__Text block__:
__________________________________________________
My reservations about the methodology aside, it's probably not a bad idea to
include an error checking line for the case when the probability of the
second event is 0 (and so, unsurprisingly, the chi-sq test rejects the null
hypothesis) to look at things like the first line:
Try this:

Y = structure(c(0, 35, 0, 0, 0, 0, 84, 84, 0, 48, 84, 0, 22, 0, 0,
0, 0, 0, 10, 0, 48, 0, 0, 48, 0, 22, 0, 0, 0, 0, 84, 84, 0, 48,
84, 0, 0, 0, 0, 0, 0, 0, 0, 0, 48, 0, 0, 48), .Dim = c(6L, 8L
), .Dimnames = list(c("1", "2", "3", "4", "5", "6"), c("V1",
"V2", "V3", "V4", "W1", "W2", "W3", "W4")))

Fnc <- function(Y) {
    Y1 = Y[1:4]
    Y2 = Y[-(1:4)]
    id = order(Y1,decreasing=T)[1:2]
    if (any(Y2[id]==0)) {return(NA)}
    p = chisq.test(Y1[id],p = Y2[id]/sum(Y2[id]))$p.value
    return(p)
}
Res = apply(Y,1,Fnc)

#You could even pre-calculate the indices to speed it up a little

id = apply(Y[,1:4],1,order,decreasing=T)[1:2,]
Y.Id = cbind(Y,t(id))

Fnc2 <-  function(Y) {
    Y1 = Y[1:4]
    Y2 = Y[5:8]
    id = Y[9:10]
    if (any(Y2[id]==0)) {return(NA)}
    p = chisq.test(Y1[id],p = Y2[id]/sum(Y2[id]))$p.value
    return(p)
}
Res2 = apply(Y.Id,1,Fnc2)

> identical(Res,Res2)
__________________________________________________
__Stored data__:

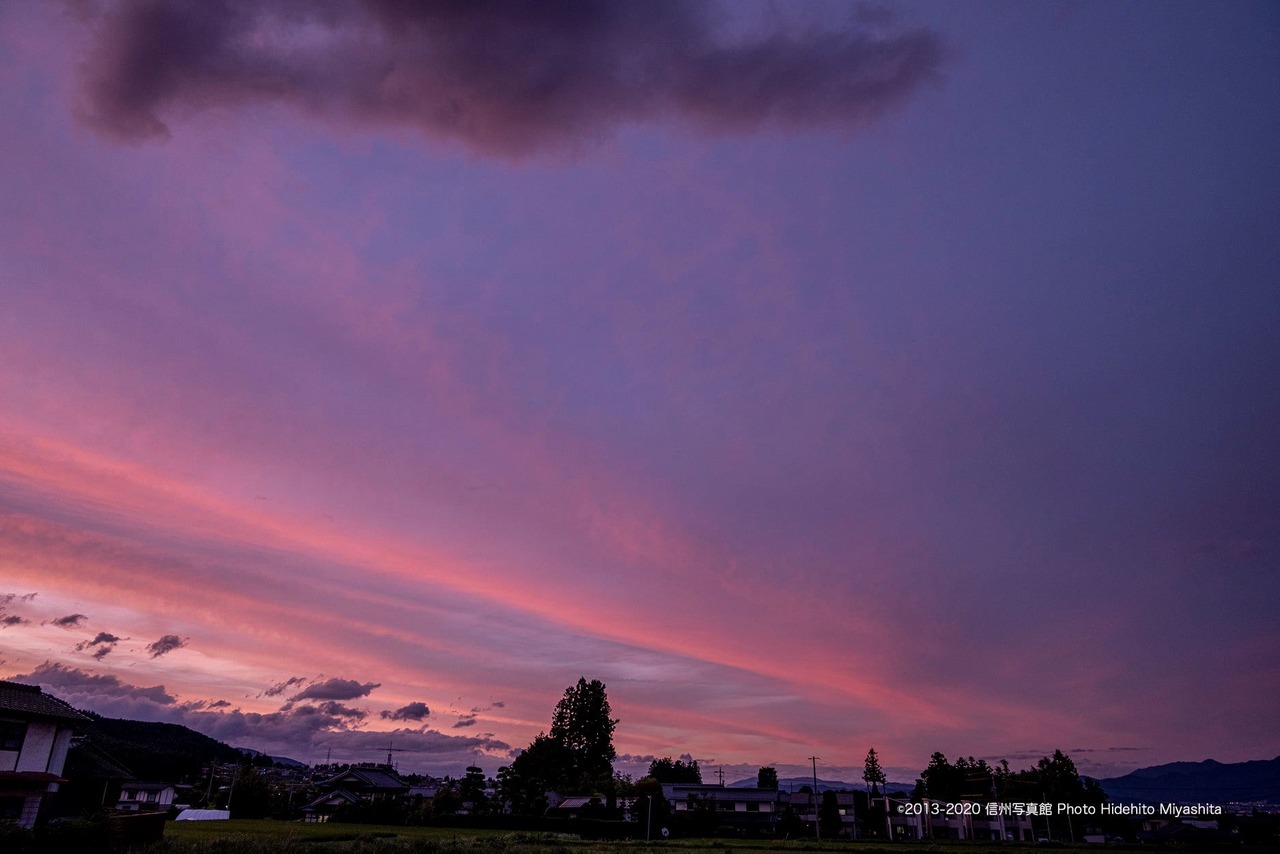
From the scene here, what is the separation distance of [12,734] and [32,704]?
__________________________________________________
__Task set__:
**A)** Could you write out the chi-square code starting with "Fnc <- function(Y)" and going on through "Res = apply(Y,1,Fnc)", switching every "Y2" to "Y_ref"?
**B)** Can you pick up the post on the chi-square test code from its last line and carry it on?
You won't need the material for any of this.

__Solved tasks__:
**A)**
Fnc <- function(Y) {
    Y1 = Y[1:4]
    Y_ref = Y[-(1:4)]
    id = order(Y1,decreasing=T)[1:2]
    if (any(Y_ref[id]==0)) {return(NA)}
    p = chisq.test(Y1[id],p = Y_ref[id]/sum(Y_ref[id]))$p.value
    return(p)
}
Res = apply(Y,1,Fnc)

**B)**
TRUE

Hope this helps,

Michael

On Thu, Aug 18, 2011 at 4:16 AM, Petr PIKAL <petr.pi...@precheza.cz> wrote:

> Hi
>
> r-help-boun...@r-project.org napsal dne 17.08.2011 21:07:43:
>
> >
> > Dear Michael,
> >
> > Thanks a lot for your reply and for your help.I was struggling so much
> but
> > your suggestion showed me a path to the solution of my problem.I have
> > tried your code on my data frame step wise and it looks fine to me.But
> > when i tried chi square test-
> >
> > res=chisq.test(y1[id],p=y2[id],rescale.p=T)
> >
> >         Chi-squared test for given probabilities
> >
> > data:  y1[id]
> > X-squared = NaN, df = 19997, p-value = NA
> >
> > Warning message:
> > In chisq.test(y1[id], p = y2[id], rescale.p = T) :
> >   Chi-squared approximation may be incorrect
>
> Check what Y1[id] is.
>
> Split Yn to lists
> l1<-split(Y1[id], rep(1:6, each=2))
> l2<-split(Y2[id], rep(1:6, each=2))
>
> do mapply on those list. But the result is rather silly as Michael pointed
> out.
>
> mapply(chisq.test, l1, l2, SIMPLIFY=F)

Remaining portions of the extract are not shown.